Don’t Look Now, But Your Appreciation Is Showing

holiday stress feelings relationshipsSo yes, it’s that time of year…. the holidays are coming! In addition to feelings of anticipation, excitement and joy, many of us also have feelings of fear, stress, sadness. I think it’s a mixed bag for a lot of us.

For most of my life during this time, specifically I am referring to Thanksgiving, my Pop “made” everyone at the table say a little something. So JUST as we were all about to sink our teeth into some tasty turkey, he’d say, “Why don’t we all take turns sharing what we’re most thankful for this year!”

“Oh geez…really? Now?”, I’d think to myself. Sigh.

So he’d be the one to start since most of us were a little quiet….and he’d say the most amazing things. Specific. Loving. Direct. When I was younger, I didn’t really “get it” but as time passed, I realized he was sending us Appreciative I-Messages. Not praising me like, “Great help today with our guests today, Michelle” but “When you made special, extra trips to the store to get things we needed for our guests, which saved me a lot of time, I just love that and it made me feel good, and want to tell you that…..”

Granted, he was very self-disclosing and that was a good model for all of us. Think about whether you could be that kind of model for your family and friends during Thanksgiving-it doesn’t necessarily need to be at the dinner table.
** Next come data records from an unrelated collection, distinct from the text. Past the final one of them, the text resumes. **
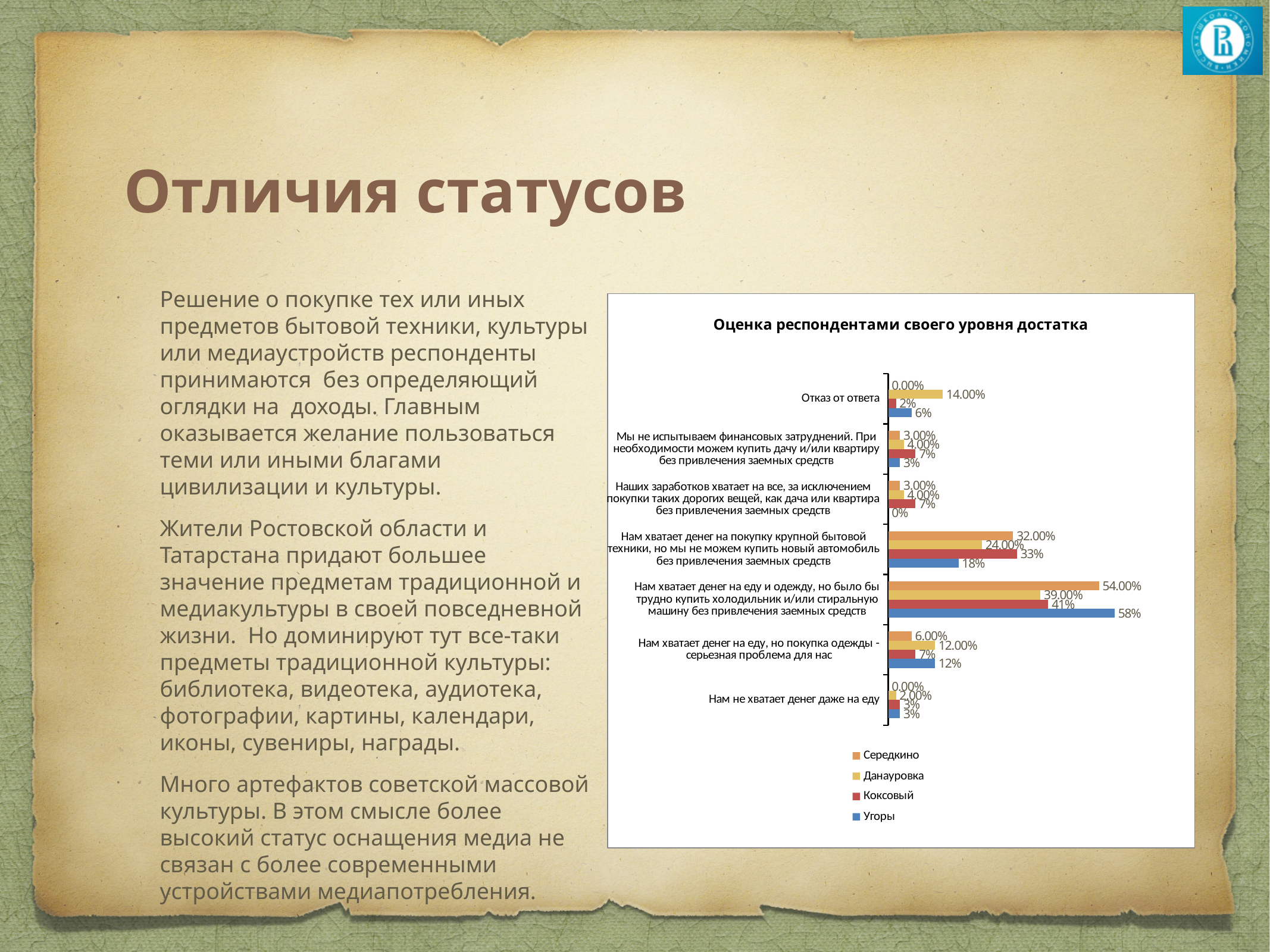
What is the value for Коксовый in the category "Нам не хватает денег даже на еду"? 3% What is the difference between the Угоры and Середкино values in the category "Нам хватает денег на еду и одежду, но было бы трудно купить холодильник и/или стиральную машину без привлечения заемных средств"? 4% In the category "Нам хватает денег на еду, но покупка одежды - серьезная проблема для нас", which is larger: the value for Данауровка or the value for Середкино? Данауровка Which series has the lowest value in the category "Нам хватает денег на покупку крупной бытовой техники, но мы не можем купить новый автомобиль без привлечения заемных средств"? Угоры What kind of chart is shown on the slide? bar chart What is the value for Середкино in the category "Нам хватает денег на покупку крупной бытовой техники, но мы не можем купить новый автомобиль без привлечения заемных средств"? 32.00% Which category has the highest value for Середкино? Нам хватает денег на еду и одежду, но было бы трудно купить холодильник и/или стиральную машину без привлечения заемных средств How many series does the legend of the chart list? 4 What is the value for Данауровка in the category "Отказ от ответа"? 14.00% What is the value for Угоры in the category "Нам хватает денег на еду и одежду, но было бы трудно купить холодильник и/или стиральную машину без привлечения заемных средств"? 58% How many categories are shown on the chart? 7 What is the title of the chart? Оценка респондентами своего уровня достатка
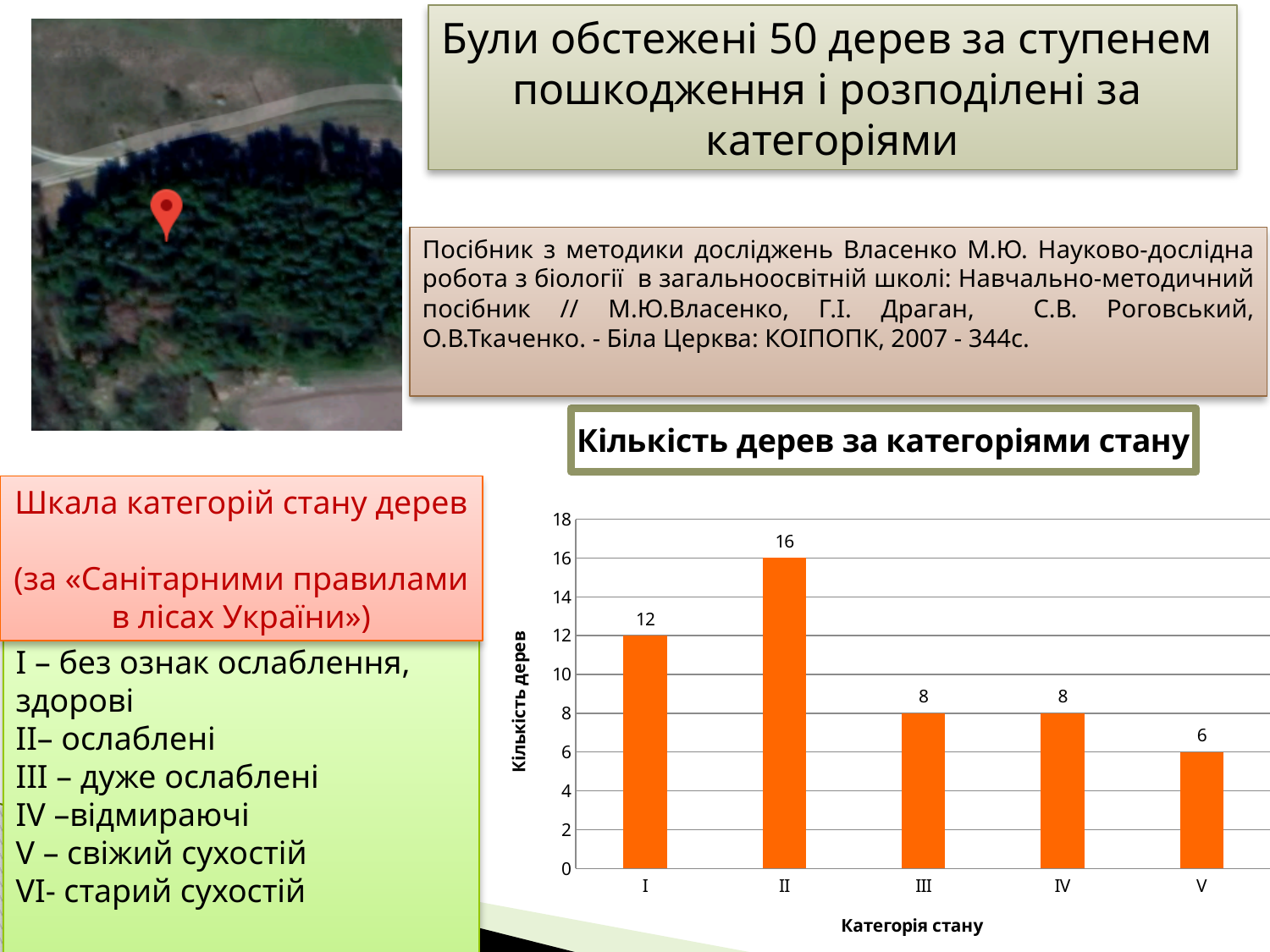
What is the difference between the values for category II and category I? 4 Is the value for category II greater or less than 14? greater Which category has the lowest number of trees in the chart? V How many categories are shown on the x axis of the chart? 5 What is the value for category II in the chart 'Кількість дерев за категоріями стану'? 16 What kind of chart is shown on the slide? bar chart What is the difference between the values for category III and category V? 2 What is the label of the y axis of the chart? Кількість дерев What is the value for category I in the chart? 12 What is the value for category V in the chart? 6 Which is larger, the value for category I or the value for category IV? I Which category has the highest number of trees in the chart? II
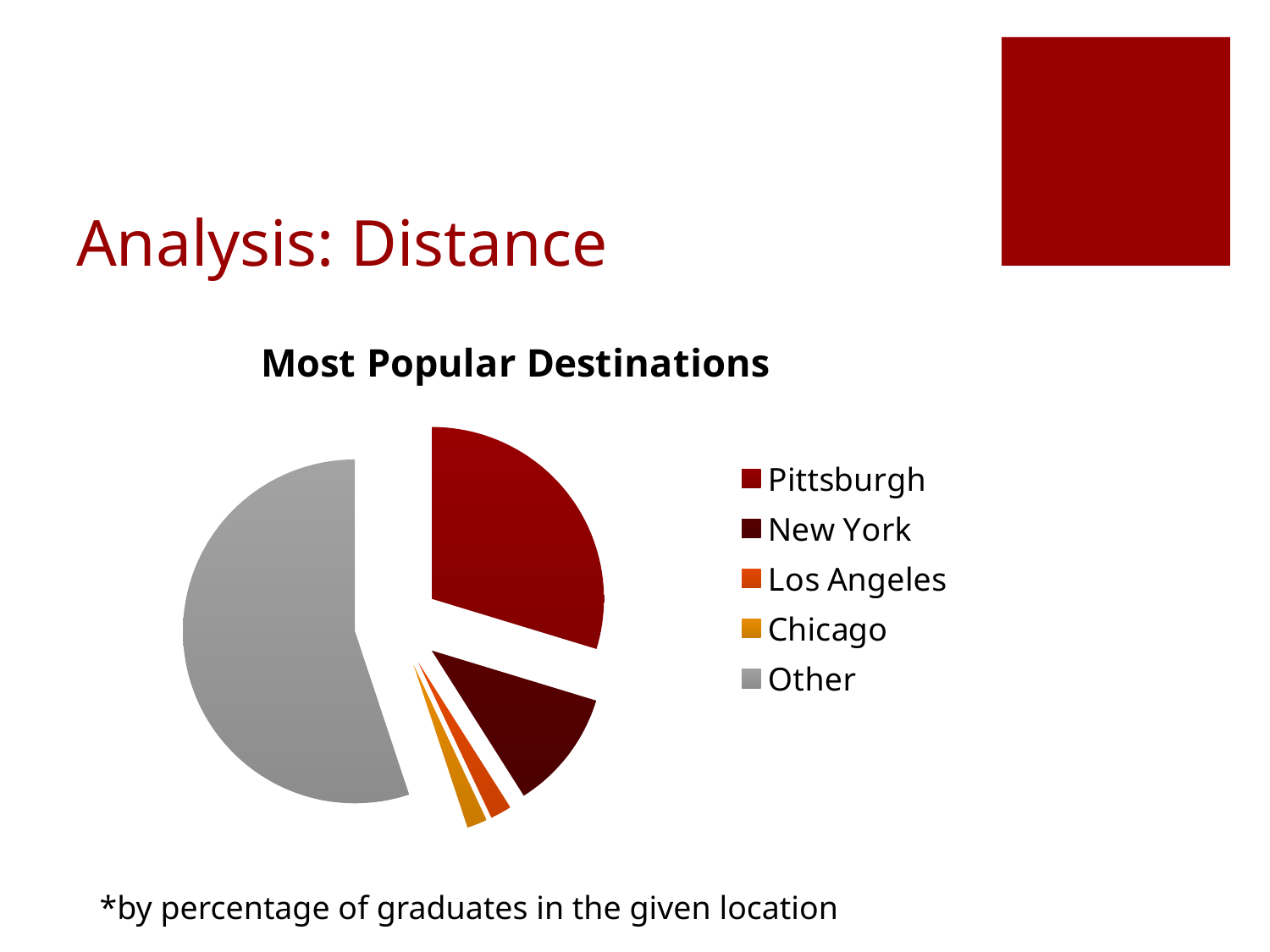
Which category is shown in grey in the pie chart? Other What kind of chart is shown on the slide? pie chart How many slices does the pie chart have? 5 Which slice is larger, New York or Los Angeles? New York Which slice is larger, Pittsburgh or Chicago? Pittsburgh Which of the named cities (excluding Other) has the largest slice? Pittsburgh Which category has the largest slice of the pie chart? Other What is the title of the chart? Most Popular Destinations Which slice is larger, Pittsburgh or New York? Pittsburgh How many categories does the legend of the pie chart list? 5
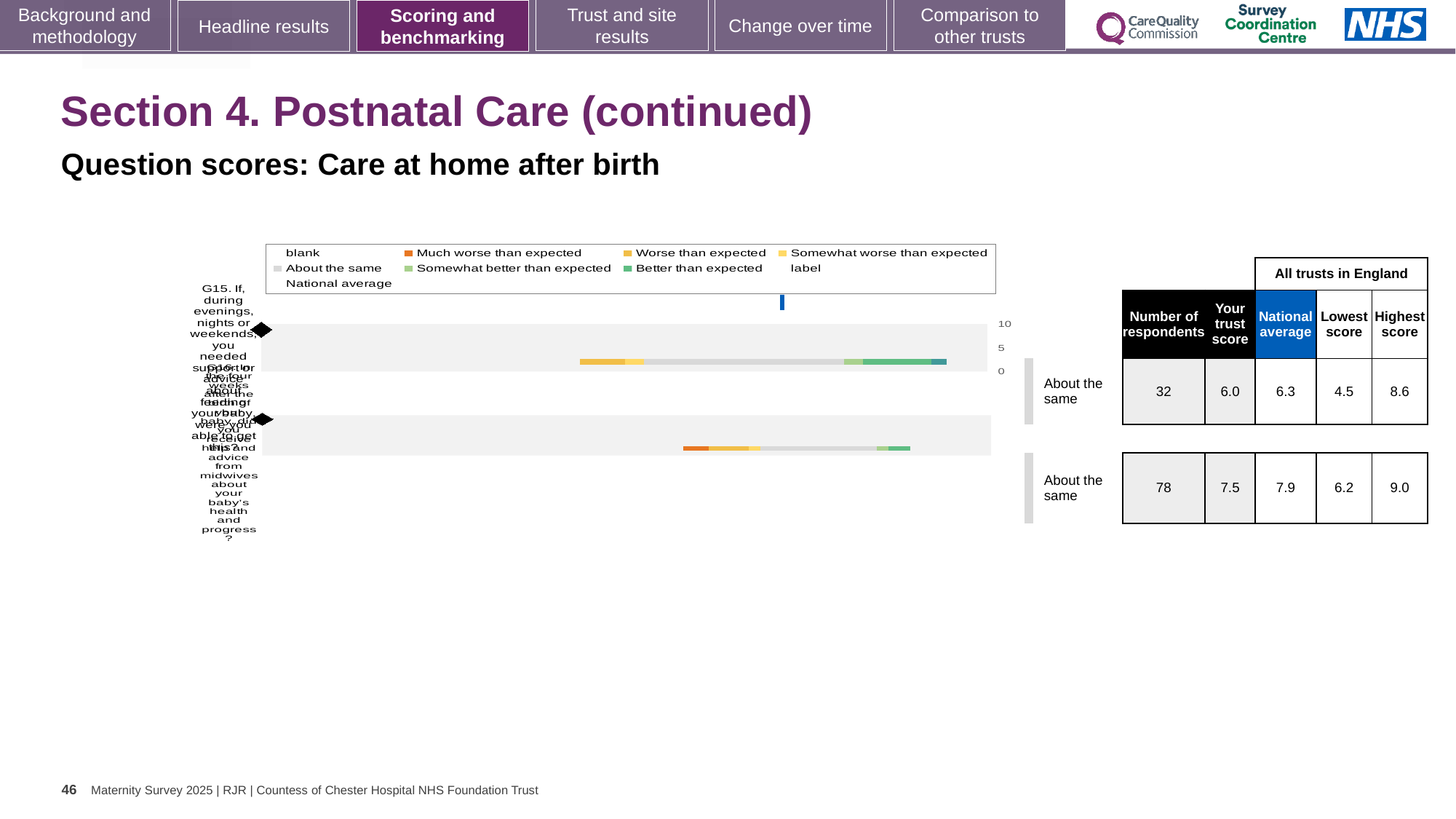
For the top row, what is the difference between the highest and lowest scores? 4.1 How many question rows are plotted in the chart? 2 For the bottom row, what is the difference between the national average and the trust score? 0.4 What benchmark category is shown for both rows of the chart? About the same Which row has the higher trust score, the top row or the bottom row? Bottom row How many entries does the chart legend list? 9 What is the trust score for the bottom row of the chart? 7.5 What is the number of respondents for the top row of the chart? 32 What is the national average for the top row of the chart? 6.3 What kind of chart is shown on the slide? Bar chart What is the lowest score among all trusts in England for the bottom row? 6.2 What is the highest score among all trusts in England for the top row? 8.6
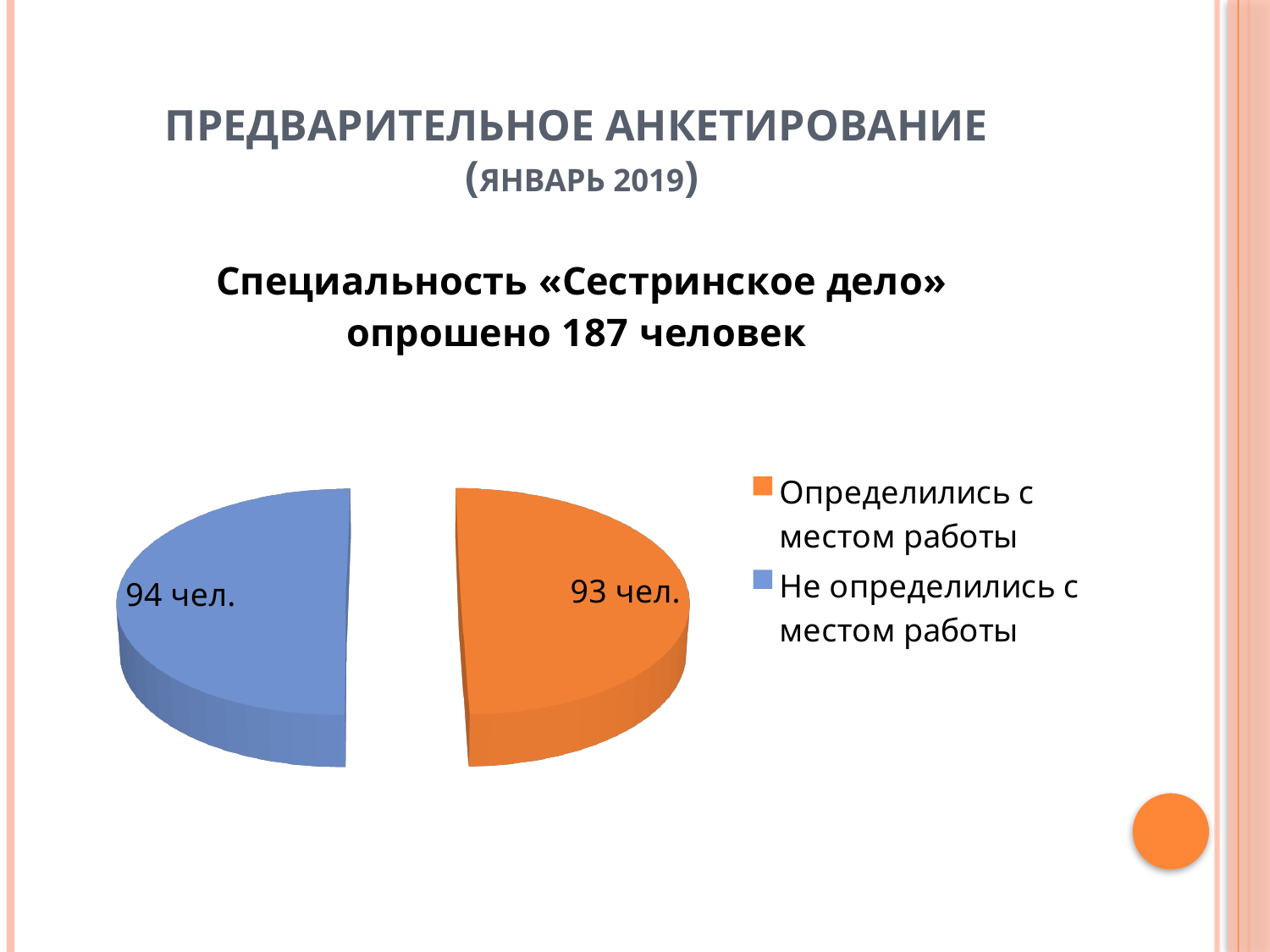
Which category has the lowest value? Определились с местом работы What is the difference between «Не определились с местом работы» and «Определились с местом работы»? 1 чел. Which slice is larger: «Определились с местом работы» or «Не определились с местом работы»? Не определились с местом работы What kind of chart is shown on the slide? Pie chart What colour is the slice for «Определились с местом работы»? Orange How many slices does the pie chart have? 2 Which category has the highest value? Не определились с местом работы What is the value for «Определились с местом работы»? 93 чел. What is the value for «Не определились с местом работы»? 94 чел. How many entries does the legend list? 2 What colour is the slice for «Не определились с местом работы»? Blue What is the total of the two slices in the pie chart? 187 чел.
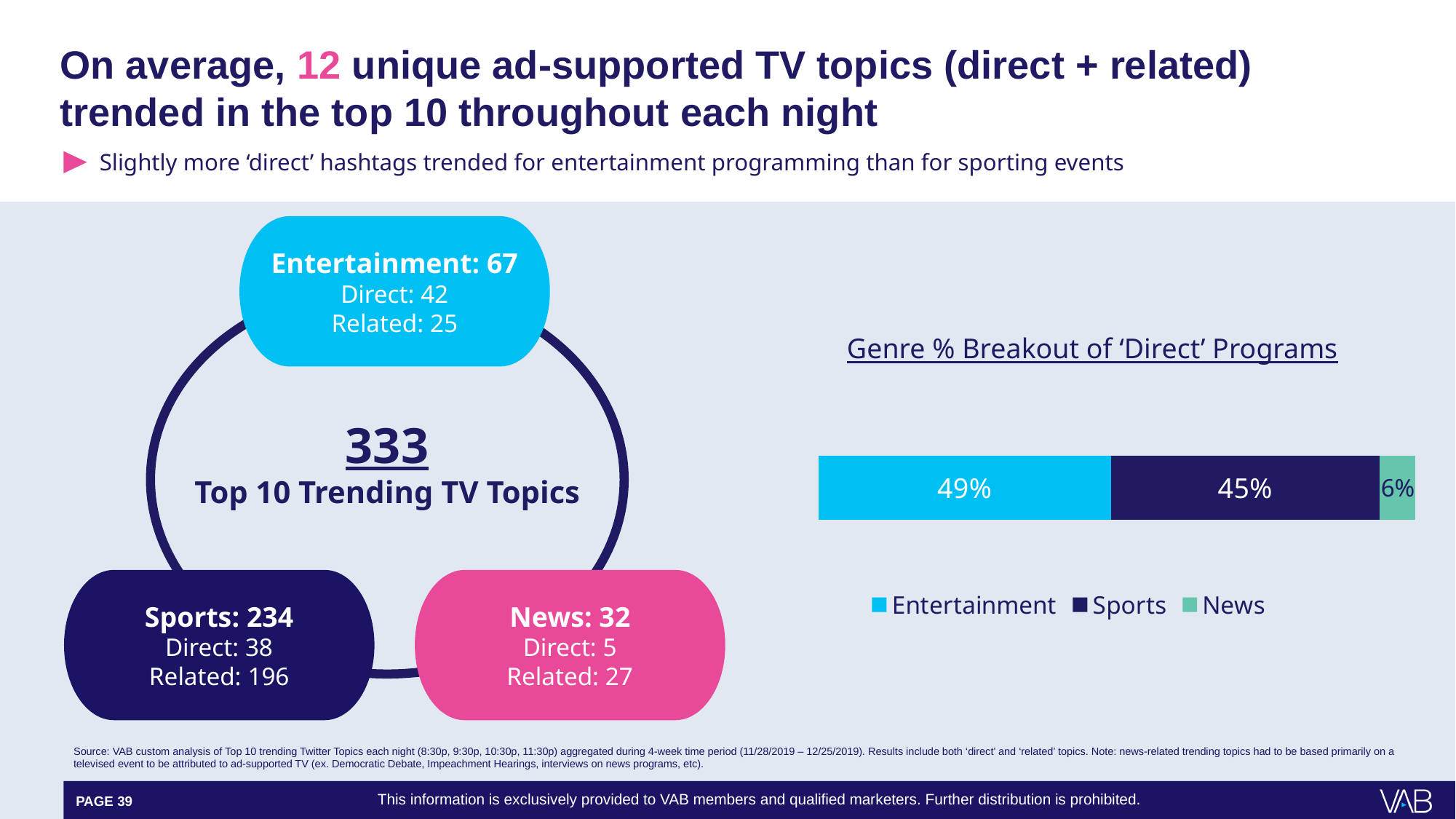
In the 'Genre % Breakout of 'Direct' Programs' chart, what is the difference between the Entertainment and Sports percentages? 4% In the 'Genre % Breakout of 'Direct' Programs' chart, which is larger: Sports or News? Sports How many series does the legend of the 'Genre % Breakout of 'Direct' Programs' chart list? 3 In the 'Genre % Breakout of 'Direct' Programs' chart, what colour is the Sports segment? Dark navy blue In the 'Genre % Breakout of 'Direct' Programs' chart, what is the total of the three segments in the bar? 100% In the 'Genre % Breakout of 'Direct' Programs' chart, what is the value for Sports? 45% In the 'Genre % Breakout of 'Direct' Programs' chart, which genre has the largest share? Entertainment In the circle diagram on the left, what is the total number of Top 10 Trending TV Topics shown in the centre? 333 In the 'Genre % Breakout of 'Direct' Programs' chart, what is the value for News? 6% In the 'Genre % Breakout of 'Direct' Programs' chart, what is the value for Entertainment? 49% What kind of chart is the 'Genre % Breakout of 'Direct' Programs' chart? Stacked bar chart In the 'Genre % Breakout of 'Direct' Programs' chart, which genre has the smallest share? News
It could be any time during the weekend when everyone is together.

Take some time to really think about the people in your family–those people who will be sitting with you at the table or spending time with you. Think about something specific that you truly appreciate about them and share that with them. I’ll bet there are many times you might think it, but how often do you-do we as a people-take a minute and share that information-that powerful feedback-with the people in our lives?

And how much more powerful it is to hear the specifics of how what I did, made you feel and how that helped you than, “Hey, thanks…great job!”?

Food for thought. Yes, pun intended.

(And for those work situations, here’s how to provide feedback that I think you might find helpful indeed!)

I wish you a peaceful holiday season, filled with appreciation.